Exercise details
Rewrite the stretch of the quotations text from "- For those" through "our choir practice.", putting "playroom" in place of "nursery".

Excerpt to read

====================

I'm a guy who doesn't see anything good having come from the Internet. Period.
-- Michael Lynton, CEO, Sony Pictures, 2009 (shortly before Sony posted a $ 1 billion loss)

Language and words

(Title:) Siberia Airlines resume regular fright.
(Explanatory text:) [...] The route was cut for about four years from October 2000 as the number of passengers decreased. [...]
-- NHK World Daily News (http://www.nhk.or.jp/daily/english/), July 11, 2004

(1) A sheet of paper is an ink-lined plane.
(2) An inclined plane is a slope up.
(3) A slow pup is a lazy dog.
QED: A sheet of paper is a lazy dog.
-- Willard Espy, "An Almanac of Words at Play"

DNA tests confirmed that the car was used by two suspected suspects in the case, one of whom blew themselves up in a flat in April to avoid arrest, the report said.
-- BBC World (http://news.bbc.co.uk), July 25, 2004

The cleaning kept by 9:00am of the guidance weekday (from Monday to Friday) of cleaning becomes evening finish of the next day. Although the direction of hurry also hears finish on the day, be sure to take it out by 7 a.m. In addition, it cannot keep - public holiday on - Sunday on Saturday because of a holiday. Please understand the situation beforehand.
-- Sign in hotel room, Shizuoka, Japan.

PhD: Piled Higher and Deeper.

Fashion: Buying things you don't need, with money you don't have, to impress people you don't like.

Experience: The knowledge you acquired immediately after you needed it.

Knowledge is knowing that tomato is a fruit.
Wisdom is not putting it in a fruit salad.

[Our enemies] never stop thinking about new ways to harm our country and our people - and neither do we.
-- George W. Bush, US president, 2004.

Actual announcements taken from church bulletins:
- Don't let worry kill you. Let the Church help.
- Thursday night - Pot Luck Supper. Prayer and medication to follow.
- Remember in prayer the many who are sick of our church and community.
- Weight Watchers will meet at 7pm at the First Presbyterian Church. Please use large double door at the side entrance.
- For those of you who have children and don't know it, we have a nursery downstairs.
- At the evening service tonight, the sermon topic will be "What is Hell?". Come early and listen to our choir practice.
- This being Easter Sunday, we will ask Mrs. Lewis to come forward and lay an egg on the altar.
- The ladies of the church have cast off clothing of every kind and they may be seen in the church basement Friday.
- Thursday at 5pm there will be a meeting of the Little Mothers Club. All wishing to become Little Mothers, please see the minister in his private study.
- The Associate Minister unveiled the church's new tithing campaign slogan last week: "I upped My Pledge - Up Yours".

1f u c4n r34d th1s u r34lly n33d t0 g37 l41d.

In theory, there is no difference between theory and practice, but in practice, there is.

====================

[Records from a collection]

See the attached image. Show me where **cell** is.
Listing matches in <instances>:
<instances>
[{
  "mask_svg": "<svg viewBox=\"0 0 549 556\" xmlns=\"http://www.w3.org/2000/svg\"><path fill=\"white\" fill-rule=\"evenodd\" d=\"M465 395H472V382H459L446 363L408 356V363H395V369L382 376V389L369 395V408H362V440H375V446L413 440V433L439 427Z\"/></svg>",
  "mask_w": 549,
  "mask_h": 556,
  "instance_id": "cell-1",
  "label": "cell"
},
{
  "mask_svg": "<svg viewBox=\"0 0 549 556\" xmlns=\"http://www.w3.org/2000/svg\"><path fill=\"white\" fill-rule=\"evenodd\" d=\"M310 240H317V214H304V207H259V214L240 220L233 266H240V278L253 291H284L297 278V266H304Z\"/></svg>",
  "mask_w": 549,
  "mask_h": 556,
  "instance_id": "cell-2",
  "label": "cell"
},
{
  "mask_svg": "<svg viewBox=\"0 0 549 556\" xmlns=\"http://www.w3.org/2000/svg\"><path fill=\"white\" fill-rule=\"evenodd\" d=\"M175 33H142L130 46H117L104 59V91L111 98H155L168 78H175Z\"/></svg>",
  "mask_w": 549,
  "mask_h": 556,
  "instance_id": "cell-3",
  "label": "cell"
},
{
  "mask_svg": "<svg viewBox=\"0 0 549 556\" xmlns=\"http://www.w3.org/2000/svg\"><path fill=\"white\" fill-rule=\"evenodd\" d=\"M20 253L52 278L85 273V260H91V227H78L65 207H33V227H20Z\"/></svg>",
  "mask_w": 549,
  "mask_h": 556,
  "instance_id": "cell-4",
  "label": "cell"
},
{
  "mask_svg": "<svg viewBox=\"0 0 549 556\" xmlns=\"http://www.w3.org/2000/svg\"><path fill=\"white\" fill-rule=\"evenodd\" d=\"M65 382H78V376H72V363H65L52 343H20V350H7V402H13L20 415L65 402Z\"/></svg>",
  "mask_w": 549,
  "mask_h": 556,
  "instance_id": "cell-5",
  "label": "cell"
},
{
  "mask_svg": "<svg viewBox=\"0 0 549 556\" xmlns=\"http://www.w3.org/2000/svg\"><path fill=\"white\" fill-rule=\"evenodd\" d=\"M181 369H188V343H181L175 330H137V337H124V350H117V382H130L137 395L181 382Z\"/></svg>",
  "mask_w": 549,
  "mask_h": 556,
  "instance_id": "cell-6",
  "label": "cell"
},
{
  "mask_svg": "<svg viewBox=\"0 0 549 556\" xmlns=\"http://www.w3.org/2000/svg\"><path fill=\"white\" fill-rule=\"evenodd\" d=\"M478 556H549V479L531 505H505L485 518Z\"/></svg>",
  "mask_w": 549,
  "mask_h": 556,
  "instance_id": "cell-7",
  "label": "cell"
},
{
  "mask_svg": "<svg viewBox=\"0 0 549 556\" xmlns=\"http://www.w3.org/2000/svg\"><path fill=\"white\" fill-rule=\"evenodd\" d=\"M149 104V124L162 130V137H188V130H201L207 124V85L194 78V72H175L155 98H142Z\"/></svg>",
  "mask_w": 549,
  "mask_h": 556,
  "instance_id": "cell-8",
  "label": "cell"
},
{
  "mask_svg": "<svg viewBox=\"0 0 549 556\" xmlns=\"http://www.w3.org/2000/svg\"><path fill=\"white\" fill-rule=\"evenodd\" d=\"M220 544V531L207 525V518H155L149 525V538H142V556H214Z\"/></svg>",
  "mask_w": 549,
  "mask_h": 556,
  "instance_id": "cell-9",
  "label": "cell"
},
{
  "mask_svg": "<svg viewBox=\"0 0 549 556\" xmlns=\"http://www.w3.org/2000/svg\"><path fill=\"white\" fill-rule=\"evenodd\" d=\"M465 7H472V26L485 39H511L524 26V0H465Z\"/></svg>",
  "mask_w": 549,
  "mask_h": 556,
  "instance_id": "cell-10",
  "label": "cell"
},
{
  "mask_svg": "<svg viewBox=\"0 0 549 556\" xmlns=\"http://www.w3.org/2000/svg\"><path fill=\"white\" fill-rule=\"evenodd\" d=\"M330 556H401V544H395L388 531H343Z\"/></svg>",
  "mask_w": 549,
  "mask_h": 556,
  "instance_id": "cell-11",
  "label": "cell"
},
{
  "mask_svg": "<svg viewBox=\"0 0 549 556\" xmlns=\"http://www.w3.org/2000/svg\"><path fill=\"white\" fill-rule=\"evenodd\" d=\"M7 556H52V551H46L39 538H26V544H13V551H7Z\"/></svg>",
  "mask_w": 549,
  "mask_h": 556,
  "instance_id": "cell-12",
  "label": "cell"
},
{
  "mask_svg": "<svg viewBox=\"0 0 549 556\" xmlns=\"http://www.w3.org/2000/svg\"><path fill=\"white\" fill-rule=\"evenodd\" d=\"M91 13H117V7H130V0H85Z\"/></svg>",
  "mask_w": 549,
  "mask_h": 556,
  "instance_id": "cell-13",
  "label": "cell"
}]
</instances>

====================

Solution
- For those of you who have children and don't know it, we have a playroom downstairs.
- At the evening service tonight, the sermon topic will be "What is Hell?". Come early and listen to our choir practice.